- Курить есть?- обронил пару слов незнакомец, который до этой пары слов молча лежал напротив у стены. Хотя, лежать и запрещалось, видимо, подобные запреты ему были безразличны. Лишь иногда по шагам коридорного, он напрягался и в ожидании замирал, чтобы затем снова расслабиться. Напоминало все это старую добрую детскую игру "в кошки - мышки". Правда, чуть гибридного характера, ведь мышка уже была в ловушке.
На вид он был немногим старше писателя, но этим же своим видом показывал, что здешние стены ему уже давно знакомы, даже одомашнены.
- Нет, не курю,- ответил писатель.
- Ты кто по жизни?- видимо, у незнакомца возникло желание завести беседу.
- Хочется думать, что писатель.
- Значит, безработный,- улыбнулся заключенный и спросил.- Хороший?
- Не знаю.
- Как так, не знаешь? Ты либо писатель, либо нет. Либо хороший, либо нет,- он оживился, что даже присел на край, словно для его оживления лежачая поза не подходила.- Третьего не дано.
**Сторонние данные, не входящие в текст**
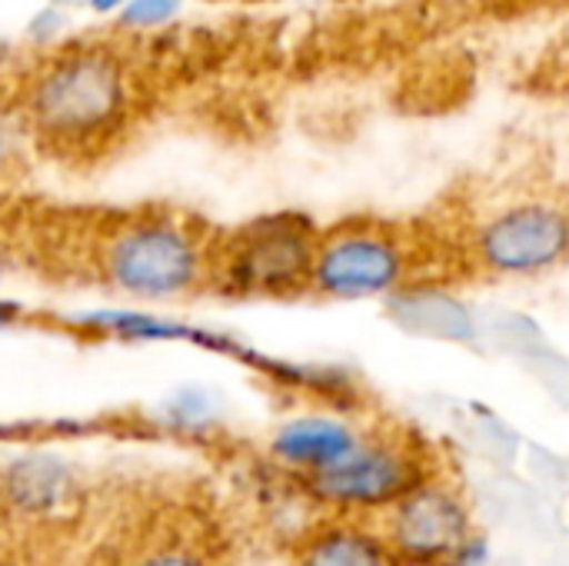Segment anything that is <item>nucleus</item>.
Wrapping results in <instances>:
<instances>
[{
	"instance_id": "obj_3",
	"label": "nucleus",
	"mask_w": 569,
	"mask_h": 566,
	"mask_svg": "<svg viewBox=\"0 0 569 566\" xmlns=\"http://www.w3.org/2000/svg\"><path fill=\"white\" fill-rule=\"evenodd\" d=\"M320 224L297 210L250 217L213 244V290L230 297L307 294Z\"/></svg>"
},
{
	"instance_id": "obj_7",
	"label": "nucleus",
	"mask_w": 569,
	"mask_h": 566,
	"mask_svg": "<svg viewBox=\"0 0 569 566\" xmlns=\"http://www.w3.org/2000/svg\"><path fill=\"white\" fill-rule=\"evenodd\" d=\"M470 260L497 280H527L569 260V207L560 200H513L477 224Z\"/></svg>"
},
{
	"instance_id": "obj_18",
	"label": "nucleus",
	"mask_w": 569,
	"mask_h": 566,
	"mask_svg": "<svg viewBox=\"0 0 569 566\" xmlns=\"http://www.w3.org/2000/svg\"><path fill=\"white\" fill-rule=\"evenodd\" d=\"M10 267H13V247H10V240L0 237V284L10 274Z\"/></svg>"
},
{
	"instance_id": "obj_12",
	"label": "nucleus",
	"mask_w": 569,
	"mask_h": 566,
	"mask_svg": "<svg viewBox=\"0 0 569 566\" xmlns=\"http://www.w3.org/2000/svg\"><path fill=\"white\" fill-rule=\"evenodd\" d=\"M293 566H397V560L380 527H367L340 514L297 540Z\"/></svg>"
},
{
	"instance_id": "obj_19",
	"label": "nucleus",
	"mask_w": 569,
	"mask_h": 566,
	"mask_svg": "<svg viewBox=\"0 0 569 566\" xmlns=\"http://www.w3.org/2000/svg\"><path fill=\"white\" fill-rule=\"evenodd\" d=\"M50 3H57V7H63V10H70V7H83V0H50Z\"/></svg>"
},
{
	"instance_id": "obj_10",
	"label": "nucleus",
	"mask_w": 569,
	"mask_h": 566,
	"mask_svg": "<svg viewBox=\"0 0 569 566\" xmlns=\"http://www.w3.org/2000/svg\"><path fill=\"white\" fill-rule=\"evenodd\" d=\"M77 504V477L57 457H23L0 474V507L37 524Z\"/></svg>"
},
{
	"instance_id": "obj_5",
	"label": "nucleus",
	"mask_w": 569,
	"mask_h": 566,
	"mask_svg": "<svg viewBox=\"0 0 569 566\" xmlns=\"http://www.w3.org/2000/svg\"><path fill=\"white\" fill-rule=\"evenodd\" d=\"M427 477H433V470L413 437L363 434L340 464L303 477V490L317 504L343 517H363L383 514L393 500H400Z\"/></svg>"
},
{
	"instance_id": "obj_2",
	"label": "nucleus",
	"mask_w": 569,
	"mask_h": 566,
	"mask_svg": "<svg viewBox=\"0 0 569 566\" xmlns=\"http://www.w3.org/2000/svg\"><path fill=\"white\" fill-rule=\"evenodd\" d=\"M217 234L193 217L143 210L103 224L90 247L97 280L127 300L170 304L213 290Z\"/></svg>"
},
{
	"instance_id": "obj_4",
	"label": "nucleus",
	"mask_w": 569,
	"mask_h": 566,
	"mask_svg": "<svg viewBox=\"0 0 569 566\" xmlns=\"http://www.w3.org/2000/svg\"><path fill=\"white\" fill-rule=\"evenodd\" d=\"M417 277V244L400 224L347 217L320 227L307 294L323 300H387Z\"/></svg>"
},
{
	"instance_id": "obj_6",
	"label": "nucleus",
	"mask_w": 569,
	"mask_h": 566,
	"mask_svg": "<svg viewBox=\"0 0 569 566\" xmlns=\"http://www.w3.org/2000/svg\"><path fill=\"white\" fill-rule=\"evenodd\" d=\"M380 534L397 566H480L483 540L463 497L437 474L410 487L380 514Z\"/></svg>"
},
{
	"instance_id": "obj_16",
	"label": "nucleus",
	"mask_w": 569,
	"mask_h": 566,
	"mask_svg": "<svg viewBox=\"0 0 569 566\" xmlns=\"http://www.w3.org/2000/svg\"><path fill=\"white\" fill-rule=\"evenodd\" d=\"M83 7L97 17H117L127 7V0H83Z\"/></svg>"
},
{
	"instance_id": "obj_11",
	"label": "nucleus",
	"mask_w": 569,
	"mask_h": 566,
	"mask_svg": "<svg viewBox=\"0 0 569 566\" xmlns=\"http://www.w3.org/2000/svg\"><path fill=\"white\" fill-rule=\"evenodd\" d=\"M220 544L210 527L187 520H153L120 544L107 566H223Z\"/></svg>"
},
{
	"instance_id": "obj_8",
	"label": "nucleus",
	"mask_w": 569,
	"mask_h": 566,
	"mask_svg": "<svg viewBox=\"0 0 569 566\" xmlns=\"http://www.w3.org/2000/svg\"><path fill=\"white\" fill-rule=\"evenodd\" d=\"M383 307L397 320V327H403L407 334H417L427 340H447V344L480 340V314L463 297L423 277L390 294Z\"/></svg>"
},
{
	"instance_id": "obj_14",
	"label": "nucleus",
	"mask_w": 569,
	"mask_h": 566,
	"mask_svg": "<svg viewBox=\"0 0 569 566\" xmlns=\"http://www.w3.org/2000/svg\"><path fill=\"white\" fill-rule=\"evenodd\" d=\"M20 133H23V127H20L17 113L0 107V180H3V177L13 170V163H17V140H20Z\"/></svg>"
},
{
	"instance_id": "obj_9",
	"label": "nucleus",
	"mask_w": 569,
	"mask_h": 566,
	"mask_svg": "<svg viewBox=\"0 0 569 566\" xmlns=\"http://www.w3.org/2000/svg\"><path fill=\"white\" fill-rule=\"evenodd\" d=\"M360 437L363 434L337 414H303L277 427L270 437V454L280 467L303 480L340 464Z\"/></svg>"
},
{
	"instance_id": "obj_1",
	"label": "nucleus",
	"mask_w": 569,
	"mask_h": 566,
	"mask_svg": "<svg viewBox=\"0 0 569 566\" xmlns=\"http://www.w3.org/2000/svg\"><path fill=\"white\" fill-rule=\"evenodd\" d=\"M133 107L130 53L100 37L57 43L27 70L13 100L23 137L63 160L103 153L130 127Z\"/></svg>"
},
{
	"instance_id": "obj_17",
	"label": "nucleus",
	"mask_w": 569,
	"mask_h": 566,
	"mask_svg": "<svg viewBox=\"0 0 569 566\" xmlns=\"http://www.w3.org/2000/svg\"><path fill=\"white\" fill-rule=\"evenodd\" d=\"M0 566H43L27 550H0Z\"/></svg>"
},
{
	"instance_id": "obj_13",
	"label": "nucleus",
	"mask_w": 569,
	"mask_h": 566,
	"mask_svg": "<svg viewBox=\"0 0 569 566\" xmlns=\"http://www.w3.org/2000/svg\"><path fill=\"white\" fill-rule=\"evenodd\" d=\"M187 0H127V7L113 17L120 30L127 33H153L170 27Z\"/></svg>"
},
{
	"instance_id": "obj_15",
	"label": "nucleus",
	"mask_w": 569,
	"mask_h": 566,
	"mask_svg": "<svg viewBox=\"0 0 569 566\" xmlns=\"http://www.w3.org/2000/svg\"><path fill=\"white\" fill-rule=\"evenodd\" d=\"M23 317H27V307H23V304L0 297V330H10V327H17Z\"/></svg>"
}]
</instances>
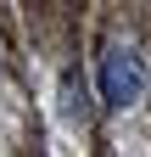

Вот я - вор. Раз сижу здесь, значит, плохой. Но, все же, вор. Дома не строю, людей не лечу и книжки не пишу, а ворую.
- Тогда, я - писатель,- заразившись его оживлением, с гордостью выпалил писатель, что даже самому себе немного стало смешно, и он добавил.- Только еще ничего не написал.
- Вор, который ничего не украл,- про себя прошептал заключенный и на мгновение задумался.- Но, ты пиши. Кто-то же должен писать.
И они оба замолчали.
- Курить есть?- забывшись, еще раз спросил вор, а вспомнив, махнул рукой.- А здесь как?
- Нелепая случайность.
- Так в протоколе и указывай,- засмеялся собеседник очень громко и грубо, что сразу же прояснил, представившись.- Гена "Подкова".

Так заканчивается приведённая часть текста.